Zahi Hawass on archaeology: what the evidence says · JRE #2321
SUBJECT: ARCHAEOLOGY
Not a true/false call. Every claim is logged with its sources; read the exhibits below.
The ancient Egyptians believed that a pharaoh should be a male. A pharaoh cannot be a female. Anyone who changed the religious belief, they hit him. Hatshepsut, when she became a pharaoh, they hit her, and they destroyed her monuments.
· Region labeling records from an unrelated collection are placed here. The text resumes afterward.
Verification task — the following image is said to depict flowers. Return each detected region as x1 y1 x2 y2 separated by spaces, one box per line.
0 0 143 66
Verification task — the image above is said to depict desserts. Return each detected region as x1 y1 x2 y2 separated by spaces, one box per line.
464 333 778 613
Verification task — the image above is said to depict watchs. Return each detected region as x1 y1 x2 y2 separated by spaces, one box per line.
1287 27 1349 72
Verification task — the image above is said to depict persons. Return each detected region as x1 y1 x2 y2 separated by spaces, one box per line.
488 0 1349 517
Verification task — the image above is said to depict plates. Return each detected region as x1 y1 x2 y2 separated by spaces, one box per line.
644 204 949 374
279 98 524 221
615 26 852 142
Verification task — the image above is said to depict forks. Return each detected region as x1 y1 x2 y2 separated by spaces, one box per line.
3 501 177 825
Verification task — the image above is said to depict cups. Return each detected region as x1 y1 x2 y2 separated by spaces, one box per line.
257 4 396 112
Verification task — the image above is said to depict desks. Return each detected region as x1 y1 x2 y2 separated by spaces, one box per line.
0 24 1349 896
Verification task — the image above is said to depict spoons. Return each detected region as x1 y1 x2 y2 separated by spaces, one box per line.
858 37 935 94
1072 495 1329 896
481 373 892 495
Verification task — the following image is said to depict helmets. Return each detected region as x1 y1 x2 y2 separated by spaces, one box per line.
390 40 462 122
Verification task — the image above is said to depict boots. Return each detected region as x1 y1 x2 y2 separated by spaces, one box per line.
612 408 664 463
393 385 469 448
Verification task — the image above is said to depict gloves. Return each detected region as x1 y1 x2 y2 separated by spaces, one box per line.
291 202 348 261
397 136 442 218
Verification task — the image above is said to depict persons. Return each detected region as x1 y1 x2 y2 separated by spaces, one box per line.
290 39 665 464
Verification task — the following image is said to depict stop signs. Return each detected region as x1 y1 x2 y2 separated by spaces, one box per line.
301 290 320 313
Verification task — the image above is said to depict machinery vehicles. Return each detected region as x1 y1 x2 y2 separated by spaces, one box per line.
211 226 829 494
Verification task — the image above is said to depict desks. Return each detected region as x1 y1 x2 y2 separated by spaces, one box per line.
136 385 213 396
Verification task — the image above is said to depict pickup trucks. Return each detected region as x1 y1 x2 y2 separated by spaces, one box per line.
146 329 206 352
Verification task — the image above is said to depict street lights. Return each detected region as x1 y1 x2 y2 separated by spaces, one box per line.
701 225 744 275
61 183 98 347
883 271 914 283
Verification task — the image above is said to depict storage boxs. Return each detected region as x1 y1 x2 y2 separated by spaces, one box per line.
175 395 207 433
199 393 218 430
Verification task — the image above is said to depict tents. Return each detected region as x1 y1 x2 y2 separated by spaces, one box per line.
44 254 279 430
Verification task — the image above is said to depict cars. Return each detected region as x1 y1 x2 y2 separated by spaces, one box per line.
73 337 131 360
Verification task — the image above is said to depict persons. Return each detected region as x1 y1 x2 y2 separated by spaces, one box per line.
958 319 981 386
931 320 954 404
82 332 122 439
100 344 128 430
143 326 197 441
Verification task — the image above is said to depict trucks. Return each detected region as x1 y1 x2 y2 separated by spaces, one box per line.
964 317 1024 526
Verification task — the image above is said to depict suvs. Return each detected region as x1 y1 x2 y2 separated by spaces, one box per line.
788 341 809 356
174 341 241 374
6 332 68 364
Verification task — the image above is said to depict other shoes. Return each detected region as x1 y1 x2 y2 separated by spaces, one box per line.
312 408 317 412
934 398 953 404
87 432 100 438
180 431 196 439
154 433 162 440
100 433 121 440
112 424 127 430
What the evidence says 01 / RECORD
It is well established that Hatshepsut, one of Egypt's few female pharaohs, was subject to a posthumous campaign of erasure: her successor Thutmose III had her images defaced, her statues broken, her name chiseled from monuments, and her rule removed from official king lists. On that core fact Hawass is correct. His stated motive, that a pharaoh could not be female and so she was struck down for it, is the older popular narrative that modern Egyptology largely qualifies or rejects. The erasure did not begin until roughly two decades after Hatshepsut's death, which undercuts a simple gender or revenge explanation, and specialists now emphasize political and dynastic aims such as securing a clean line of male succession from Thutmose I through III to Amenhotep II. A 2025 study in Antiquity by Jun Yi Wong further argues that much of the statue damage reflects routine ritual deactivation and later reuse rather than targeted destruction, though scholars agree a real proscription campaign occurred and its precise motive remains debated. In short, the destruction is real but framing it as simply because she was female overstates a contested point.